午後1時ごろ、大樹町に住む旅の旧友“シン”の家に到着。10年ぶりの再会を果たした。自転車で世界一周をしていたシンと出会ったのは1987年のオーストラリア。そのとき僕は原付バイクで旅をしていたのだが、同じ歳ということもあり大いに刺激を受けた。一緒にブッシュキャンプをしたり、出会った人の家に一緒に泊めてもらったこともあった。シンは大阪から数年前に北海道へ移住、現在はゲストハウスを自力で建設中。相変わらずの自由人。10年ぶりの再会、話題は尽きることがなかった。
宿泊地:北海道大樹町
走行距離:60.0km
総走行距離:2992.6km
DAY59
シンと彼女に見送られて出発。今日は天気予報の通り、朝から冷たい雨が降っている。大樹町の中心に入ると、セイコーマートでパンやチョコレート、ドリンクなど買い込む。町を出たら、山を越えた60km先にある浦河までお店がないので、多めにストック。食べ物は大切なエネルギー源だからね~
国道236号はしばらく畑や牧場が点在、視界も開けていたが、徐々に森が多くなり、上り坂も険しくなってくる。加えて雨足が激しくなってきた。峠道で雨は、まさに“泣きっ面にハチ”状態だが、嘆いても仕方がない。「大丈夫か?」「頑張れ~!」「疲れたら休憩するよ」「遅い方がアシストが使えるから、ゆっくりゆっくり……」「あと3キロで峠だぞ」とヘルメットのインカムで励まし合い、進んで行く。

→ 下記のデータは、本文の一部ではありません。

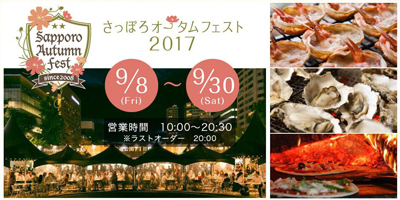 2017sapporo autumn fest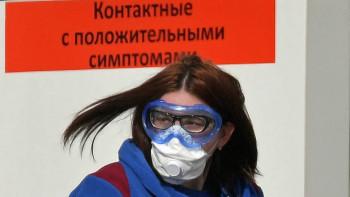 В Свердловской области начнут бесплатно раздавать лекарства контактировавшим с больными коронавирусом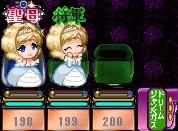 2012y06m22d_000307921(じゃん球)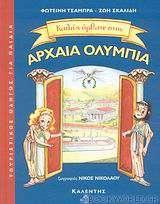 Καλώς ήρθατε στην Αρχαία Ολυμπία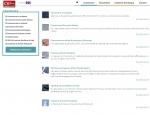 Page couvrture du site Internet CEI 56 à Vannes dans le Morbihan 56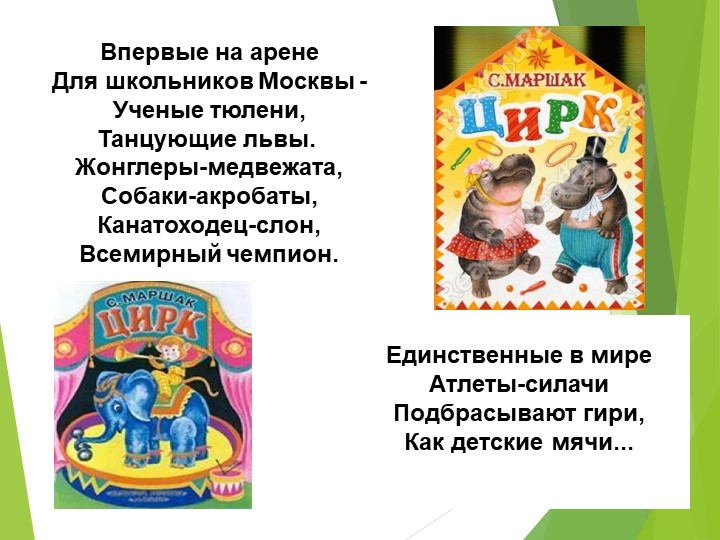 Впервые на аренеДля школьников Москвы -Ученые тюлени,Танцующие львы. Жон...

峠が近づくにつれてコンクリートで覆われた隧道やトンネルが多くなる。トンネル内は雨に当たらないのが嬉しい。ひたすらペダルをこぎ続ける。重たい雲に覆われていて周りの景色はほとんど見えない。いくつかのトンネルを抜けると、ついに『野塚トンネル(ここが峠)』が現れた。このトンネルを抜ければ日高山脈越え。下り坂だぞ~。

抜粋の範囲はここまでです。